McALLEN — In a little less than five months, 13,000 census takers will descend on the Rio Grande Valley to ask residents a series of personal, but innocuous questions.
On Monday, local political leaders, community activists and U.S. Census Bureau representatives met in an open forum to discuss the importance of receiving the answers to those questions and how to best encourage Valley residents to take part in the census.
U.S. Census Bureau Associate Director for Field Operations Tim Olson was the forum’s keynote speaker.
“The 2020 census is one of the most important things each of us will do in the 2020 decade,” Olson said.
According to Olson, the census will determine how locals are represented in the U.S. Congress and Electoral College representation.
The census also plays a role in determining how government funds are apportioned and helps communities and companies determine where to build businesses and public buildings.
Olson said the format of the census is geared to make it usable for Valley residents.
“Here in the Valley we will mail invitations to participate to people that live in the cities and towns, and in the rural areas of this Valley we will hand-deliver questionnaire packages, particularly in the colonias, where the mailing addresses really don’t jibe well with the census process,” he said. “The way that you respond in 2020 is so easy.

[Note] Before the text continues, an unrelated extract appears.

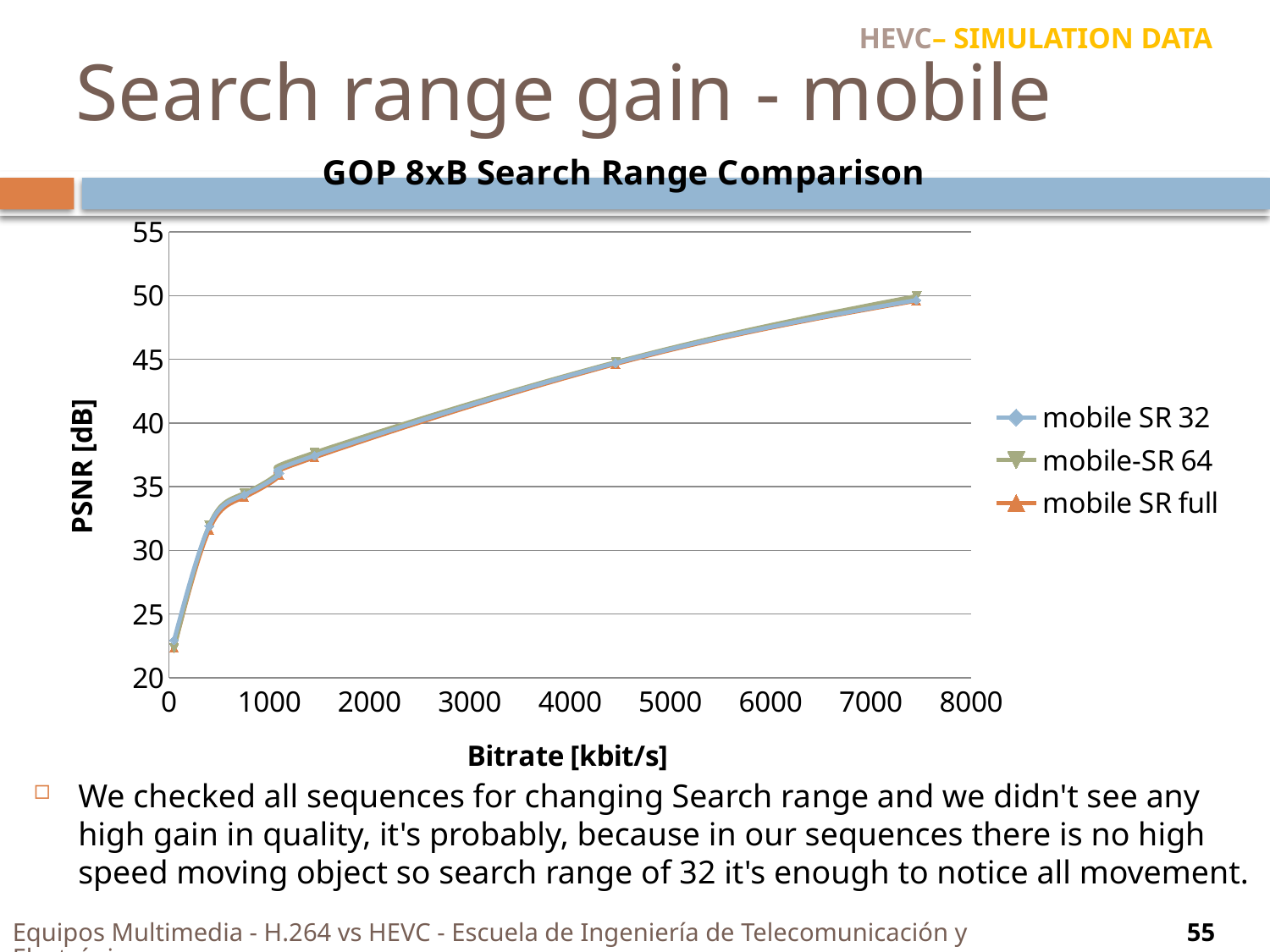
Does PSNR rise or fall as bitrate increases along the x axis? rise Is the PSNR value for mobile SR full at the point near 1500 kbit/s greater or less than 35? greater Is the PSNR value for mobile-SR 64 at its highest bitrate point greater or less than 55? less Is the PSNR value for mobile SR 32 at its highest bitrate point greater or less than 45? greater What is the title of the chart? GOP 8xB Search Range Comparison What is the label of the vertical axis? PSNR [dB] How many series does the legend list? 3 What kind of chart is shown on the slide? line chart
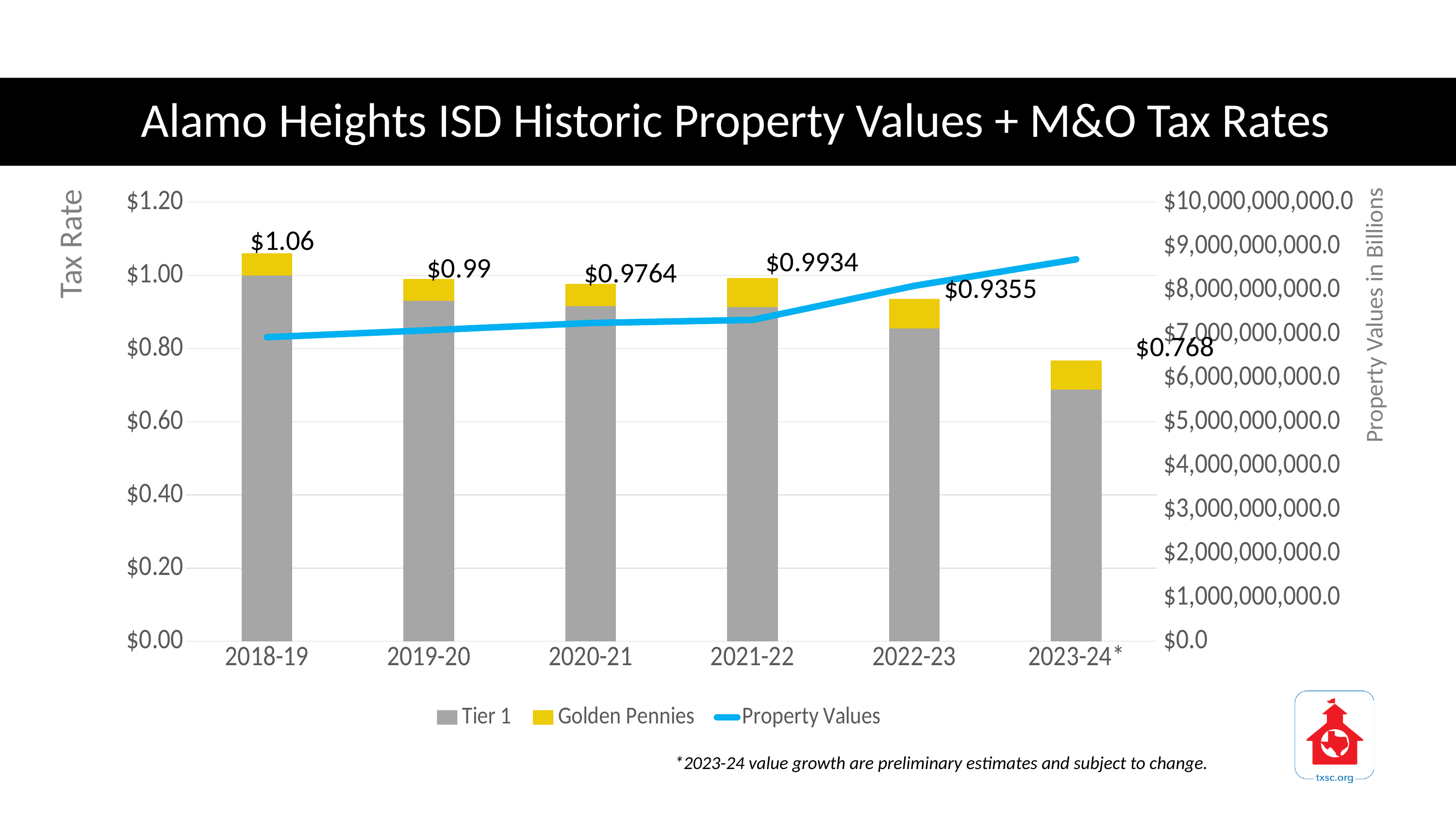
What is the difference between the total tax rate for 2018-19 and 2019-20? $0.07 How many series does the legend list? 3 What is the total M&O tax rate labeled for 2023-24*? $0.768 Is the Property Values line for 2023-24* greater or less than $8,000,000,000.0? greater Which year has the highest total tax rate bar? 2018-19 What is the total M&O tax rate labeled for 2018-19? $1.06 Which is larger, the total tax rate for 2021-22 or for 2022-23? 2021-22 Which year has the lowest total tax rate bar? 2023-24* What is the total M&O tax rate labeled for 2021-22? $0.9934 How many school years are shown on the x axis? 6 Does the Property Values line rise or fall from 2018-19 to 2023-24*? rise Which legend entry is shown in yellow? Golden Pennies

They can either go online, they can go over the phone or they can fill out the paper form that we have done since 1790. In the Valley, the form is going to be in English and Spanish. It’s going to be a bilingual form, so whatever language someone’s most comfortable in, they can respond in.”

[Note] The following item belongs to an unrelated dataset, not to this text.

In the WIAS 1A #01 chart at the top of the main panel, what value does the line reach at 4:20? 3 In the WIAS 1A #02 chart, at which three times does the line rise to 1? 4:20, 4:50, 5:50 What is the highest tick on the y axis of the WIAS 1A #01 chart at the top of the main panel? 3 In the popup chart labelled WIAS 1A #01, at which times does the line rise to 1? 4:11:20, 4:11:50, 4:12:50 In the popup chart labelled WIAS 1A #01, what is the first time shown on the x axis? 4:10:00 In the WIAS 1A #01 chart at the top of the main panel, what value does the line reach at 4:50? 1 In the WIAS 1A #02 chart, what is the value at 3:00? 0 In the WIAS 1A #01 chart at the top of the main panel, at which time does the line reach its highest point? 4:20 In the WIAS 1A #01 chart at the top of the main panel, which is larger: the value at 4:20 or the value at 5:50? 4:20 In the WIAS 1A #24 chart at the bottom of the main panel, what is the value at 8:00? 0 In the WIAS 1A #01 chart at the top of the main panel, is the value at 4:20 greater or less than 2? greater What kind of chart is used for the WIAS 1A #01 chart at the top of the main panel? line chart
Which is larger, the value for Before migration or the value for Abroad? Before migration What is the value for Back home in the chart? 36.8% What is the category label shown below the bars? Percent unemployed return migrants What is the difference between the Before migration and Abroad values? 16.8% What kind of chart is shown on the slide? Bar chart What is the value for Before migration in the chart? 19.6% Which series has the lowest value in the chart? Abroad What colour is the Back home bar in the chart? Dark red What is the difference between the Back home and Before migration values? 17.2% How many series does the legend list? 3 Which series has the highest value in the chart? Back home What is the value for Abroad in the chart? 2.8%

Olson addressed concerns over the census, specifically those prompted by the proposal to include a citizenship question, which the Supreme Court ruled against this summer.
“It is safe and it is confidential. By law and by oath, the Census Bureau cannot and will not share any personal information from individuals with any other entity, law enforcement, immigration, any other entity that would like to have that data for various reasons, we cannot share that,” he said. “In fact, if I were to divulge this personal, confidential information, my oath says if I divulge that I face up to five years in prison and up to a quarter of a million dollar fine, and every other census employee takes the same oath.”

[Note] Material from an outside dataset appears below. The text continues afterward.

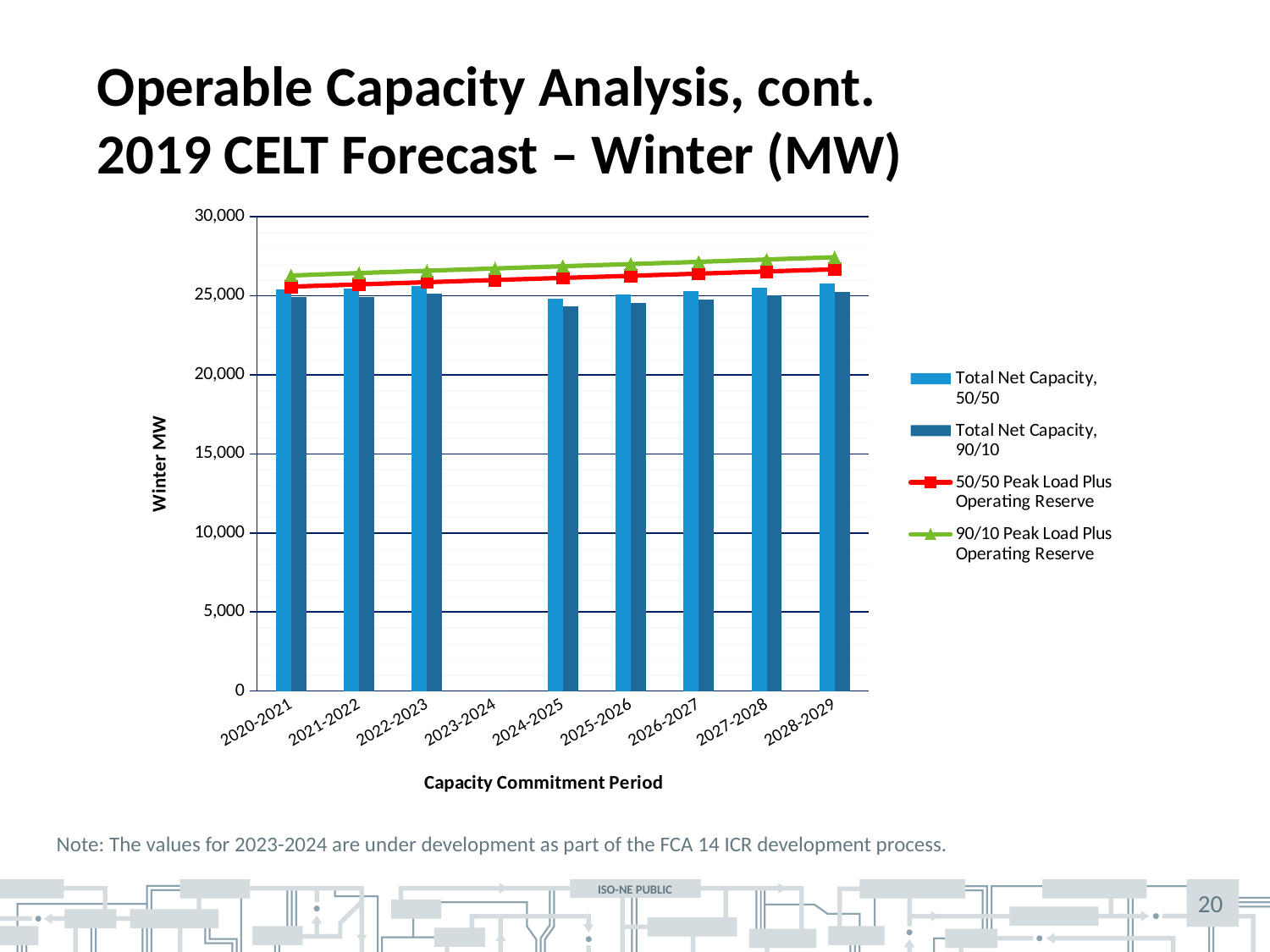
How many series does the legend list? 4 What kind of chart is shown on the slide? Combined bar and line chart What is the label of the y axis? Winter MW For 2020-2021, which is larger: the 90/10 Peak Load Plus Operating Reserve or the 50/50 Peak Load Plus Operating Reserve? 90/10 Peak Load Plus Operating Reserve Does the 90/10 Peak Load Plus Operating Reserve line rise or fall across the capacity commitment periods? Rise Is the Total Net Capacity, 50/50 value for 2020-2021 greater or less than 30,000? less Is the 90/10 Peak Load Plus Operating Reserve value for 2028-2029 greater or less than 25,000? greater Is the Total Net Capacity, 90/10 value for 2024-2025 greater or less than 25,000? less For 2028-2029, which is larger: Total Net Capacity, 50/50 or Total Net Capacity, 90/10? Total Net Capacity, 50/50 How many capacity commitment periods are shown on the x axis? 9 In which capacity commitment period is the 90/10 Peak Load Plus Operating Reserve highest? 2028-2029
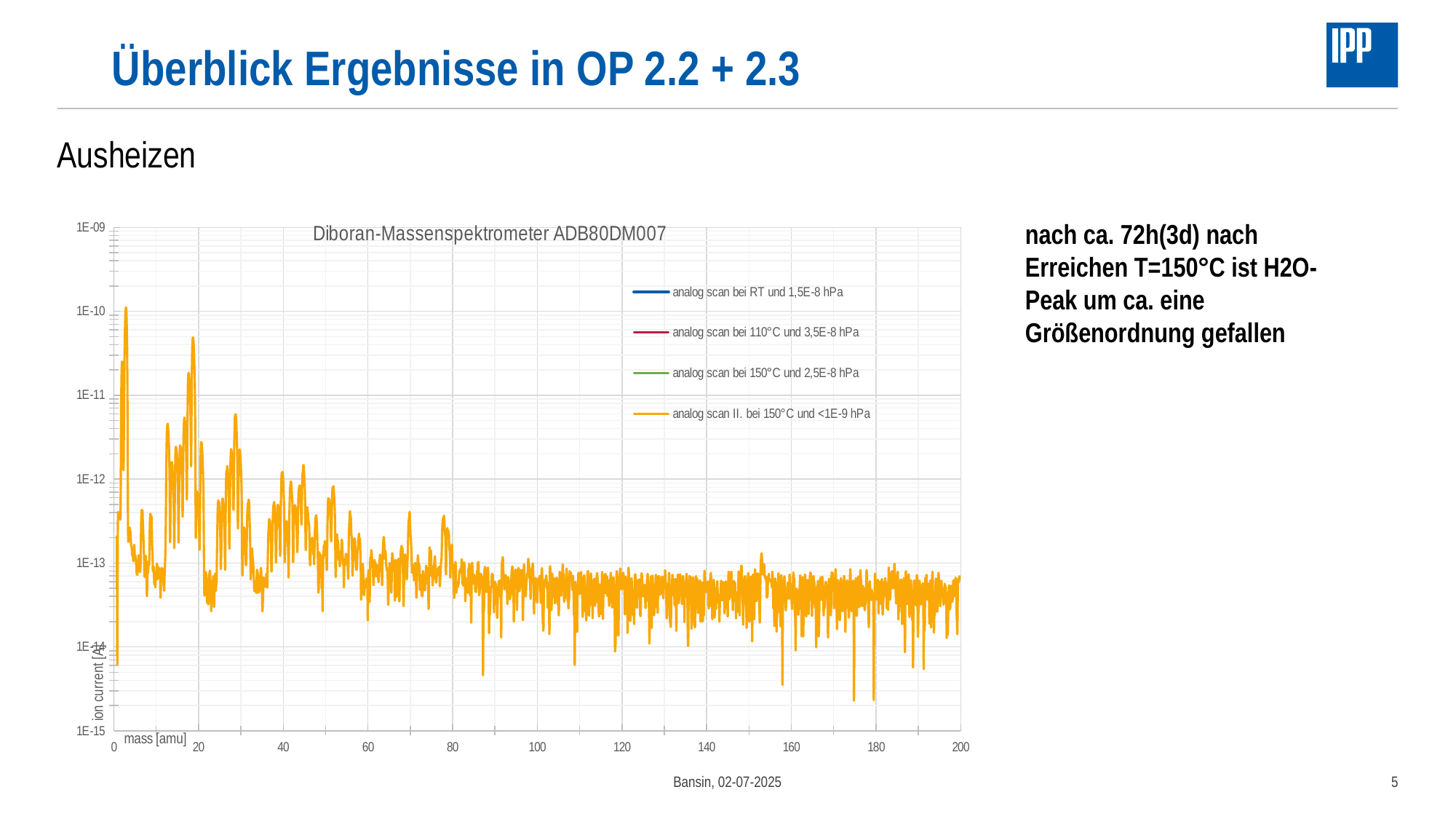
What is the highest tick value shown on the y axis? 1E-09 What is the highest tick value shown on the x axis? 200 What kind of chart is shown on the slide? line chart What is the title of the chart? Diboran-Massenspektrometer ADB80DM007 Which series in the legend is drawn in orange? analog scan II. bei 150°C und <1E-9 hPa Is the peak of the orange series near mass 18 amu greater or less than 1E-11? greater Is the orange series at mass 100 amu greater or less than 1E-12? less How many series does the chart's legend list? 4 What is the label of the x axis of the chart? mass [amu] Is the peak of the orange series near mass 18 amu greater or less than 1E-10? less What is the lowest tick value shown on the y axis? 1E-15 Do the values of the orange series generally rise or fall as mass increases from 0 to 200 amu? fall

To combat the stigma against the census, Olson says the bureau is counting on local leaders, including teachers and priests, to encourage residents to take part in the census.
UTRGV Vice President for Governmental and Community Relations Veronica Gonzales, who also took part in the forum, emphasized the importance of choosing the right spokespeople for the census in order to avoid undercounting she says has previously occurred.
“I think people trust the messenger, right?” she said. “So I think you’ve got to get the right messengers giving the message.”